##### Task data

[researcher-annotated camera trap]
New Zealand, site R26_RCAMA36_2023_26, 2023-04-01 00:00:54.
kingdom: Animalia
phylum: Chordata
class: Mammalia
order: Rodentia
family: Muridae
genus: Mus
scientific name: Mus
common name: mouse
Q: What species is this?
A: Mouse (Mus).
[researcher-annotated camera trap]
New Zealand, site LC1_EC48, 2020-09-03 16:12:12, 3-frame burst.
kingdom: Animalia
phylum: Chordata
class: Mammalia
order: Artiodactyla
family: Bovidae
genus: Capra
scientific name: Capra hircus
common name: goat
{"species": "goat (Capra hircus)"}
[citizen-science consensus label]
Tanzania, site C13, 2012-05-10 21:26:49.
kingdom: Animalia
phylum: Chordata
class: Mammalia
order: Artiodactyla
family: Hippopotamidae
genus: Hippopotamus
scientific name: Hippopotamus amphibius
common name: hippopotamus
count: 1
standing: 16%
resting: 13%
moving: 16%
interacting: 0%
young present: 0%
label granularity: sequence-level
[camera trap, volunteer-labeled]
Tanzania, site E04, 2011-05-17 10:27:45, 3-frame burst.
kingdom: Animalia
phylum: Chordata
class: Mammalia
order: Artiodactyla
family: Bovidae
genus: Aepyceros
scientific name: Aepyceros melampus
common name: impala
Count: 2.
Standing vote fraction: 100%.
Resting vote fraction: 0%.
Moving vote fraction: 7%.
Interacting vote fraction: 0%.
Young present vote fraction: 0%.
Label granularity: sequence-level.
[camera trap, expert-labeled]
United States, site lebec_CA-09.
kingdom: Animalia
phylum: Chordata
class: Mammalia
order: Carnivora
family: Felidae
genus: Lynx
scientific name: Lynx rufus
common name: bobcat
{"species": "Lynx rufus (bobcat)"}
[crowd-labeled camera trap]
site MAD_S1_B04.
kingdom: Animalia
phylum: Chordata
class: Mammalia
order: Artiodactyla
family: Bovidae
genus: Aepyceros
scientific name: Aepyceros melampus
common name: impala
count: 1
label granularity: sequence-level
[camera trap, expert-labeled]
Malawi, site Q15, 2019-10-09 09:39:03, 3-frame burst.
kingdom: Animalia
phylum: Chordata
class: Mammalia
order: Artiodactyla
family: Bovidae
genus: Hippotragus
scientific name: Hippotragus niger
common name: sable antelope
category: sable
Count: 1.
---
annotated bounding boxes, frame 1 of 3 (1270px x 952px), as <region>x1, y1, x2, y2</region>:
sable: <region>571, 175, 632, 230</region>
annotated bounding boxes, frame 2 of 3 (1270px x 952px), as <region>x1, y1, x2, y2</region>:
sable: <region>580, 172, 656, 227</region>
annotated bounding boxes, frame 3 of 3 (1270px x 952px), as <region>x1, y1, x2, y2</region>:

##########

* Work to complete *
Would you give the number of lines in this listing that include "burst"? Only the number, please.

* Reply to the task *
3